# TASK INSTRUCTIONS:
a) Using the article on the shelling of Lysychansk, explain why locals were still coming to the damaged police station on Tuesday. Answer in one to three sentences.
b) In the Lysychansk article, rewrite the part that opens with the words containing "Lugansk regional governor" and closes with "night, police said.", replacing "hospital" with "medical center".

# EXTRACT PROVIDED:
* * *

Battered Lysychansk Clings On As Russians Advance
The strike had left a gaping hole in the police station in Ukraine's Lysychansk, one of a barrage of increasingly heavy Russian attacks on this eastern city where soldiers were busy Tuesday digging defensive positions.
The police station was hit on Monday night after Lysychansk endured heavy shelling that left at least one dead, adding to the "catastrophic destruction" in the strategic industrial city across the river from Severodonetsk in the eastern Donbas region.
Lugansk regional governor Sergiy Gaiday said the city was "very heavily shelled" throughout the day and was also hit by air strikes, badly damaging the police station and nearby apartment blocks.
The police station, which is on a side street leading down to the river, suffered a "direct hit" during the night that wounded 20 police officers, special forces colonel Oleksandr Kutsepalenko told AFP.
He said there were nine direct hits in the neighbourhood around the police station, two caused by "rockets", with the strikes leaving "54 craters" in the surrounding area.
The wounded police officers were taken to Lysychansk hospital, which has no electricity.
Heavy bombardment of the city began in the early afternoon and continued into the night, police said.
And the sound of Grads firing could still be heard on Tuesday morning.
Despite the strike, the police station was still running Tuesday, it being one of the few public services still working in this devastated city with locals turning up to register deaths, get help contacting relatives or even use the toilet.
Regional and city officials also hold meetings there.
"Partition walls fell down and the doors were blown out," said a policeman who gave his nickname as Petrovich, showing the damage to the building.

* * *

# ENTRIES SUPPLIED:
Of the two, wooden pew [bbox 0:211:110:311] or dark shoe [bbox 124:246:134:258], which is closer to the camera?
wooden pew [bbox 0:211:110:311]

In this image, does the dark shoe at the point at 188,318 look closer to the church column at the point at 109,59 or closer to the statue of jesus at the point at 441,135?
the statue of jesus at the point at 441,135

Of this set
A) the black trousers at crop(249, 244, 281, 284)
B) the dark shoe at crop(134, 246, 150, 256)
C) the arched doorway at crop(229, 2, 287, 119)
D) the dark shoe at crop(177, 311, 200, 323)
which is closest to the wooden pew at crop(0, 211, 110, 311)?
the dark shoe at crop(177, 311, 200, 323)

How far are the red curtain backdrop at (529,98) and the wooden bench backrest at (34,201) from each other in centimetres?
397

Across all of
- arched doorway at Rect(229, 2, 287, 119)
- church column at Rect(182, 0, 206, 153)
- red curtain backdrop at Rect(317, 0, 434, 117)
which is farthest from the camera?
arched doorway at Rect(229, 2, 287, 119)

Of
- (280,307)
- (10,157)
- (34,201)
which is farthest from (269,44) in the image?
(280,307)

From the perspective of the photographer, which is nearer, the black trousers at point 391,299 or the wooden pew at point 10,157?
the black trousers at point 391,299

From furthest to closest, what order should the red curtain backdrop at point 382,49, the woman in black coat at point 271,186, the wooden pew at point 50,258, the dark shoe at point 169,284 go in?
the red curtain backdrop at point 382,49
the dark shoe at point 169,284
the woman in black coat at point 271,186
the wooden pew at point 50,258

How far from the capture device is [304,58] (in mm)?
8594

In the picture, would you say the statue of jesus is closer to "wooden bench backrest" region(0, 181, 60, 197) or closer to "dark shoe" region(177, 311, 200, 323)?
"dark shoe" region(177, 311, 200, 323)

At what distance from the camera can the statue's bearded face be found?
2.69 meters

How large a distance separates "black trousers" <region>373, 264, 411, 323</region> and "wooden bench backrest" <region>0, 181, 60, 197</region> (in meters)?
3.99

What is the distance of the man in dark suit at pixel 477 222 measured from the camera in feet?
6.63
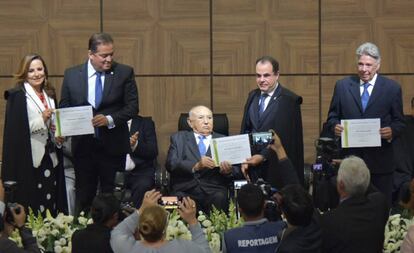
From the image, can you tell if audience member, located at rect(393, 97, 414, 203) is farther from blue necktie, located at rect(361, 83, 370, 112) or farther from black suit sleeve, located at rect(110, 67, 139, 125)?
black suit sleeve, located at rect(110, 67, 139, 125)

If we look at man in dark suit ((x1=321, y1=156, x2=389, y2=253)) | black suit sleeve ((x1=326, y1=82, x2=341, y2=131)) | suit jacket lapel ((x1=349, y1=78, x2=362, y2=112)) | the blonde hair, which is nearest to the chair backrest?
black suit sleeve ((x1=326, y1=82, x2=341, y2=131))

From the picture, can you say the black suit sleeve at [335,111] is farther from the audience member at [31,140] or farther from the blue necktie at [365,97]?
the audience member at [31,140]

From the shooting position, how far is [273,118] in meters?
8.07

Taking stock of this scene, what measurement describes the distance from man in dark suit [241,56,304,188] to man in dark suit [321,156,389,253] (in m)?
2.16

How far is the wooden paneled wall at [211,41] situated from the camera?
31.8 feet

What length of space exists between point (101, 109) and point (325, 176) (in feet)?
5.78

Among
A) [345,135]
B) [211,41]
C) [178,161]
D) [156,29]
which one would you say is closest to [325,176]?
[345,135]

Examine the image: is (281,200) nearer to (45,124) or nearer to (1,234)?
(1,234)

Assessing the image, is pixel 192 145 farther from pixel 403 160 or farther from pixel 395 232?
pixel 395 232

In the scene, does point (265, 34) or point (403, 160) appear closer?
point (403, 160)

* * *

# EXERCISE RESPONSES:
a) The police station was one of the few public services still working in the devastated city. Locals came there to register deaths, to get help contacting relatives, or even to use the toilet.

b)
Lugansk regional governor Sergiy Gaiday said the city was "very heavily shelled" throughout the day and was also hit by air strikes, badly damaging the police station and nearby apartment blocks.
The police station, which is on a side street leading down to the river, suffered a "direct hit" during the night that wounded 20 police officers, special forces colonel Oleksandr Kutsepalenko told AFP.
He said there were nine direct hits in the neighbourhood around the police station, two caused by "rockets", with the strikes leaving "54 craters" in the surrounding area.
The wounded police officers were taken to Lysychansk medical center, which has no electricity.
Heavy bombardment of the city began in the early afternoon and continued into the night, police said.